In [69]:
import numpy as np
import scipy.stats as ss

# Test for equality of means (small sample): t-test

## Example 1: Equal Variance case

In [71]:
from scipy.stats import ttest_ind
data1 = [0.873, 2.817, 0.121, -0.945, -0.055, -1.436, 0.360, -1.478, -1.637, -1.869]
data2 = [2.142, -0.432, -0.938, -0.729, -0.846, -0.157, 0.500, 1.183, -1.075, -0.169]


In [95]:
np.std(data1,ddof=1)

1.4568542556557338

In [96]:
np.std(data2,ddof=1)

0.832984520331027

In [74]:
k=np.std(data1,ddof=1)/np.std(data2,ddof=1) 
print(k)
if k<=2 and k>=0.5:
    print("Use equal variance case")
else:
    print("Use unequal variance case")

1.4009243817004382
Use equal variance case


In [97]:
stat, p = ss.ttest_ind(data1, data2,equal_var=True)
p

0.7484698873615687

### Note:
#Above procedure is for two tailed test only. #If it is one tailed test (ower/upper) use (p-value/2) and compare with alpha.

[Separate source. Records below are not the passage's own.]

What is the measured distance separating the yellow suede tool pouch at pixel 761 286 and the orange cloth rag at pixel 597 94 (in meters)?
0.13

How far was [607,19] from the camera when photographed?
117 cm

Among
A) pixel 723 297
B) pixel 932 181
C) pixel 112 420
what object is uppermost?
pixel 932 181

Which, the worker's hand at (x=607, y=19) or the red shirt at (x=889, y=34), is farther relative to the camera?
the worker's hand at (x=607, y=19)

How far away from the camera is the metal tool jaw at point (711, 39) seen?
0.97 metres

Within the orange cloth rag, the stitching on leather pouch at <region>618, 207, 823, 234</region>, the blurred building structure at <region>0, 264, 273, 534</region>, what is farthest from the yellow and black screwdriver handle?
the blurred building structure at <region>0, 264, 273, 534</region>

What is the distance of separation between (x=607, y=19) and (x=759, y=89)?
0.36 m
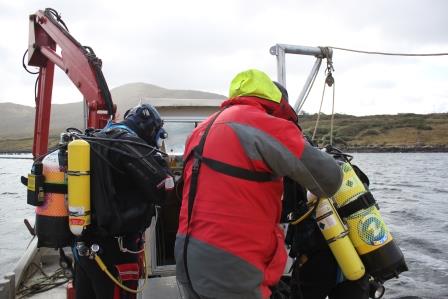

## Example 2: Unequal Variance case

In [98]:
from scipy.stats import ttest_ind
data1 = [0.873, 2.817, 0.121, -0.945, -0.055, -1.436, 0.360, -3.478, -1.637, -2.869]
data2 = [1.142, -0.432, -0.938, -0.729, -0.846, -0.157, 0.500, 1.183, -1.075, -0.169]


In [99]:
np.std(data1,ddof=1)

1.852998138153409

In [100]:
np.std(data2,ddof=1)

0.832984520331027

In [101]:
k=np.std(data1,ddof=1)/np.std(data2,ddof=1) 
print(k)
if k<=2 and k>=0.5:
    print("Use equal variance case")
else:
    print("Use unequal variance case")


2.2245288993089933
Use unequal variance case


In [102]:
stat, p = ss.ttest_ind(data1, data2,equal_var=False)
p

0.4753636615288518

# Example 3: paired t-Test

In [103]:
data1 = [0.873, 2.817, 0.121, -0.945, -0.055, -1.436, 0.360, -1.478, -1.637, -1.869]
data2 = [1.142, -0.432, -0.938, -0.729, -0.846, -0.157, 0.500, 1.183, -1.075, -0.169]


In [105]:
stat, p = ss.ttest_rel(data1, data2)
p

0.7459078283577478

### Note:
#Above procedure is for two tailed test only. #If it is one tailed test (ower/upper) use (p-value/2) and compare with alpha.

# CSV File

In [107]:
import pandas as pd
data = pd.read_csv('brain_size.csv', sep=';', na_values=".")
#data  

# One Sample t-test

#### H0: mu=110
#### H1: mu!=110

In [108]:
ss.ttest_1samp(data['VIQ'], 150)

Ttest_1sampResult(statistic=-10.082928027614397, pvalue=2.0242281047081968e-12)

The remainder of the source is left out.